You can use this needle for double stitching but only on machines with zigzag capabilities. The throat plate should also have a hole that is wide enough for your needle. You also need more than one thread spool holder as each needle will have its own thread source.
You can use them for heirloom or decorative stitching. This is because the needle can stitch parallel rows to each other in a single pass. The needles are available in different types such as metallic, stretch, denim, or embroidery. Twin hemstitch needles can also have one wing and one universal needle. Ensure you follow the manufacturer’s manual to the latter when operating a machine with two or more needles.
- Triple-needle: These feature three needles attached to a single shaft. Their sizes are interpreted the same as those of a twin needle with the first number highlighting the distance among the three needles in millimeters. They are only available in 2.5/80 and 3.0/80 sizes. You can use this needle for triple topstitching.
- Wing/ Hemstitch: It is only available in a medium and large size. These two sizes are 100/16 and 120/19 respectively.It is characterized by a shaft that is flared resembling a wing. This shape creates a decorative hole in a fabric that is tightly woven. You can use the needle for heirloom stitching as well as other heirloom embroideries like batiste or linen.
To ensure the stitching is effective, put a stabilizer under the fabric. This is to ensure the needle returns to the same needle hole more than once.
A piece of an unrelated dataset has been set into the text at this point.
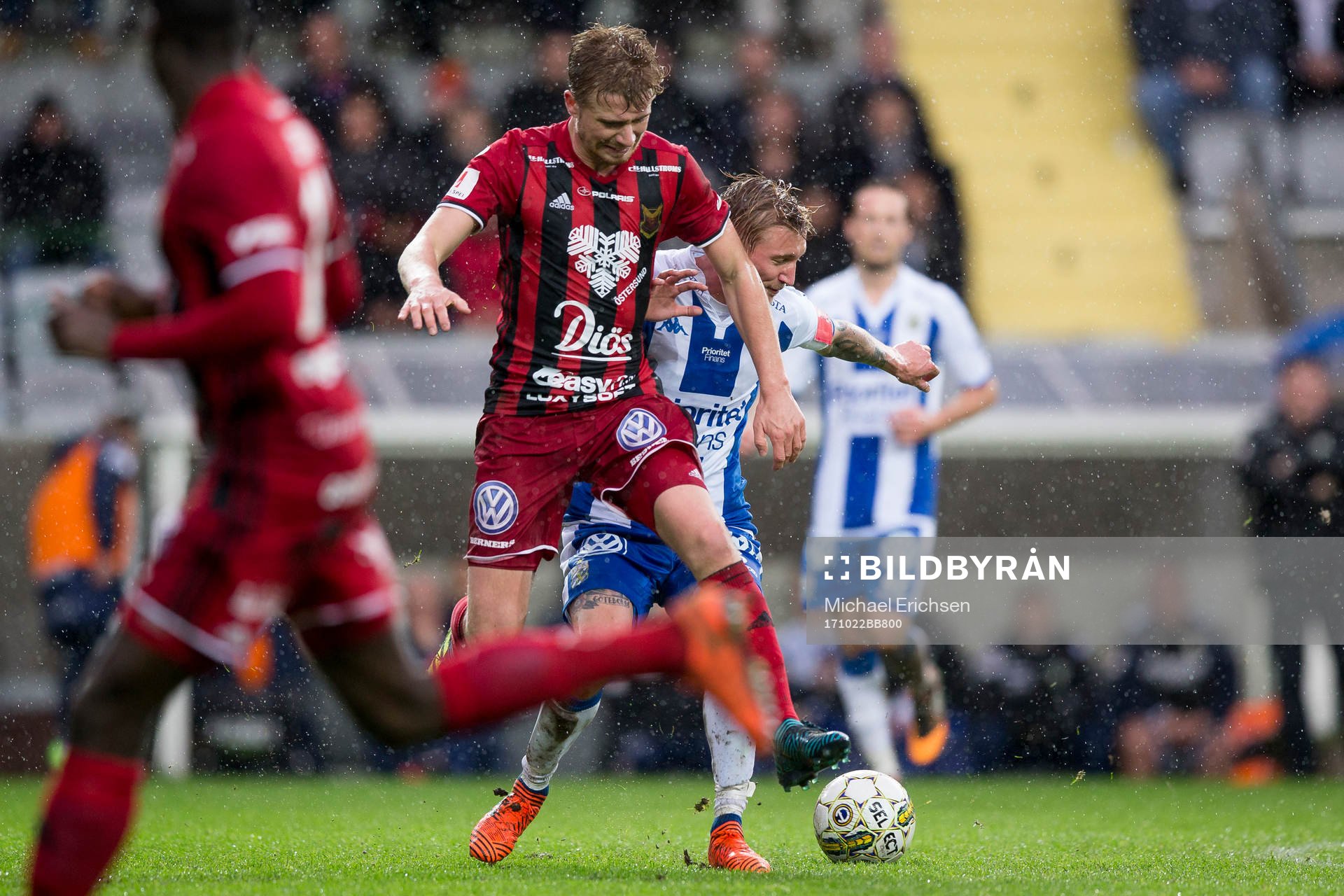 Östersunds Ludvig Fritzon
Tips to maintain your needle
If you notice a clunking sound on your machine during sewing, it may mean that your needle is either bent or dull. A bent needle can damage other parts of your machine such as the bobbin hook. You should, therefore, be alert to these first signs and replace the needle.
Having known the type of needle to use on the sewing machine, you will need to insert and replace the needle every so often. The periods are usually short and depend on the length of your project. It is however advised to change the needle after 8 to 12 hours of use.
Using a dull needle will affect the quality of your stitch and ultimately your final product. Before inserting a new needle, ensure it is a compatible needle system with your machine. The needle eye should also fit the thread you are using.
To prevent the needle from falling into the machine during replacement, place a piece of paper over the presser or foot area. Always push the shank all the way to the needle holder. This will ensure injuries are prevented from happening or needle breakage.
The angle of the needle should also be correct. Turn the machine hand-wheel to make sure the needle is not in contact with any of the machine parts to prevent needle breakage.
If you have a dull needle and no replacements on hand, you can try to sharpen it. Because it is made of metal, the emery board found on nail clippers should allow you to sharpen it. Just be sure to apply a little oil as you sharpen the needle to reduce friction.
Using the right needle for your fabric is the secret sauce for sewing beautiful things. With these tips, finding the right sewing machine needle for your project shouldn’t be a problem.